Lössafzettingen – Löss bestaat voornamelijk uit door de wind opgeblazen slibkorrels, met minder significante hoeveelheden klei en zand. Gletsjerpuin dat zand, slib en klei bevat, wordt door rivieren die het smeltwater van de gletsjers afvoeren, naar de overstromingsvlakten getransporteerd. Het glaciale puin, voornamelijk het slib en de klei, komt in de lucht terecht door sterke winden, aangezien er geen vegetatie aanwezig is om het sediment vast te houden. Löss kan soms kilometers hoog en honderden kilometers ver in de lucht zweven, waarbij tientallen tot honderden tonnen sediment in één “stofstorm” worden meegevoerd, zoals het geval was in de stofstorm van 1935 boven het Midwesten van de Verenigde Staten. In de buurt van Wichita, Kansas, had een stofstorm ongeveer 5 miljoen ton sediment in suspensie gebracht over een gebied van 78 vierkante kilometer en ongeveer 300 ton per vierkante kilometer stof werd afgezet door dezelfde storm in de buurt van Lincoln, Nebraska. Lössafzettingen worden gevonden in de westelijke delen van West Virginia op de naar het westen gerichte heuvelhellingen naast de Ohio River Valley.
Glaciale Afzettingen – Gletsjers kwamen West Virginia niet binnen, maar smeltwater van gletsjers in het noorden van Pennsylvania bewoog zich langs het Ohio River kanaal naar beneden. Deze smeltwaters namen sedimenten van de gletsjers mee en zetten ze af op terrassen langs de Ohio rivier. Deze materialen kunnen worden geïdentificeerd omdat zij fragmenten bevatten van stollingsgesteenten en metamorfe gesteenten die nergens anders in de Staat voorkomen.
Lacustrine Afzettingen – Meren zijn bijna gesloten systemen, en getijden in meren zijn minder uitgesproken dan in oceanen. Daarom zijn de energieniveaus in meren lager en worden grovere sedimenten (zand en grind) afgezet in ondiepe watergebieden van meren, vooral tijdens de zomer, terwijl fijner gekorrelde sedimenten (silt en klei) worden afgezet in diepere watergebieden van meren, en meer nog tijdens de winter. Varves, afwisselende dunne lagen van lichtgekleurd, grover gekorreld sediment en donkergekleurd, fijner gekorreld sediment, zijn een type lacustrine afzetting en ontstaan in zowel glaciale als niet glaciale meren.
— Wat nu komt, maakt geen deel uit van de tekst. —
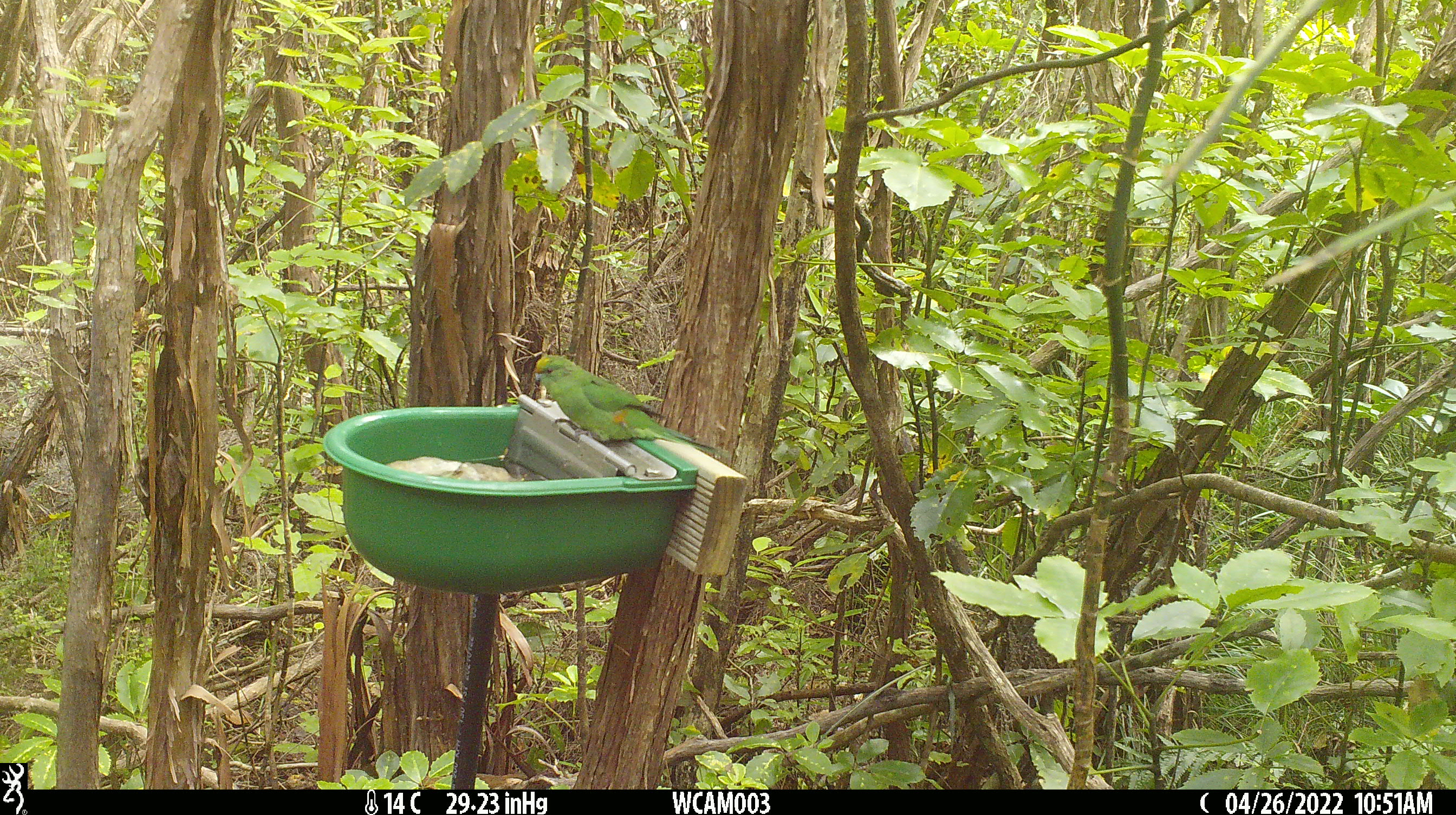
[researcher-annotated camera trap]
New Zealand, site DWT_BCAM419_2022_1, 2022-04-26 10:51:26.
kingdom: Animalia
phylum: Chordata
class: Aves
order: Psittaciformes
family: Psittaculidae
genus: Cyanoramphus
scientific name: Cyanoramphus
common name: parakeet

West Virginia had twee glaciale meren tijdens de Grote IJstijd. Het Monongahela Meer werd gevormd in het noordelijk deel van de staat toen de Monongahela Rivier werd geblokkeerd door gletsjers in Pennsylvania. Sedimenten van dit meer zijn waargenomen tot in het zuiden van Weston. Teays Lake ontstond toen de oude Teays River, die van Virginia door zuidelijk West Virginia stroomde, door gletsjers in Ohio werd geblokkeerd. Het meer werd gevormd in gebieden die nu bekend zijn als de Ohio River Valley, de Kanawha River Valley, en de New River Valley.